Agricultural Research Service

Research Project: USING FUNCTIONAL AND APPLIED GENOMICS TO IMPROVE STRESS AND DISEASE RESISTANCE IN FRUIT TREES

Location: Appalachian Fruit Research Laboratory: Innovative Fruit Production, Improvement and Protection

Title: Apple (Malus H domestica Borkh.) responds to a simulated severe drought: genes common and unique to leaves and bark

Authors
item Bassett, Carole
item Moore, Jacob -
item Jenkins, Ryan -
item Farrell, Robert -

Submitted to: Plant and Animal Genome Conference
Publication Type: Abstract Only
Publication Acceptance Date: November 16, 2012
Publication Date: January 11, 2013
Citation: Bassett, C.L., Moore, J., Jenkins, R., Farrell, R. 2013. Apple (Malus H domestica Borkh.) responds to a simulated severe drought: genes common and unique to leaves and bark [abstract]. Plant and Animal Genome Conference. p. 57.

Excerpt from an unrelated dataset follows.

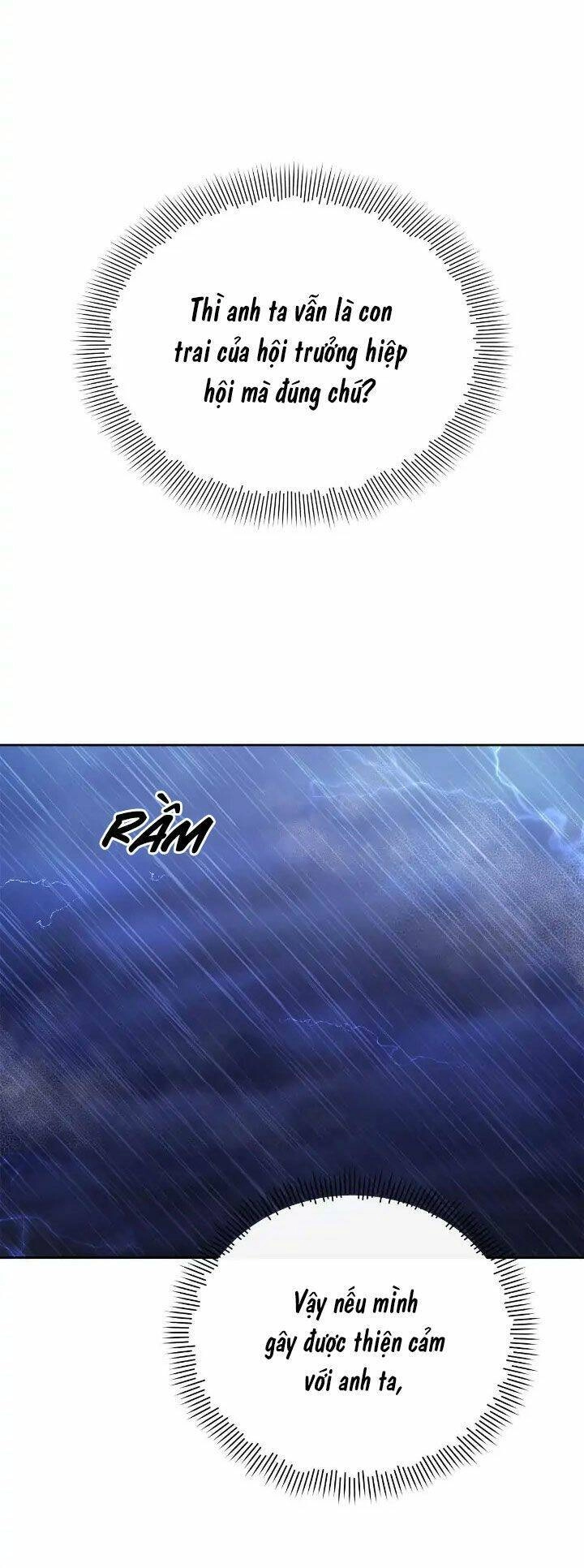 Nữ Chính Bỏ Trốn Ở Nhà Bên Chapter 2 - 58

Technical Abstract: Dehydration is feature of many abiotic stresses, but is more often an agricultural threat on its own. Plants have evolved numerous mechanisms for coping with dehydration, including morphological, biochemical, and molecular genetic responses. These mechanisms are complex and involve various combinations of response mechanisms. Although a number of studies of drought response in herbaceous plants have been reported, there have been few studies on woody plants, particularly fruit tree crops. We have been studying dehydration responses in apple, using ‘Royal Gala’ as our model. Young plants (approximately 1yr old) were subjected to a two-week period representing a severe drought (water was withheld to 40 percent of pot saturation). The control group was watered every other day to saturation. mRNA from leaves and bark sampled at the end of the drought period was converted to cDNA and used in a suppression subtractive hybridization scheme to isolate genes both up- and down-regulated in response to the treatment. As expected, many genes associated with photosynthesis in leaves were down-regulated; however, select photosynthetic genes were also up-regulated. In bark tissue consisting mainly of green cambium, several photosynthetic genes found in leaves were also up- and down-regulated in bark. There were a few genes unique to each tissue that responded to drought treatment. Comparison of these genes with those found in roots or identified by other methods reveals the incredible complexity of this process.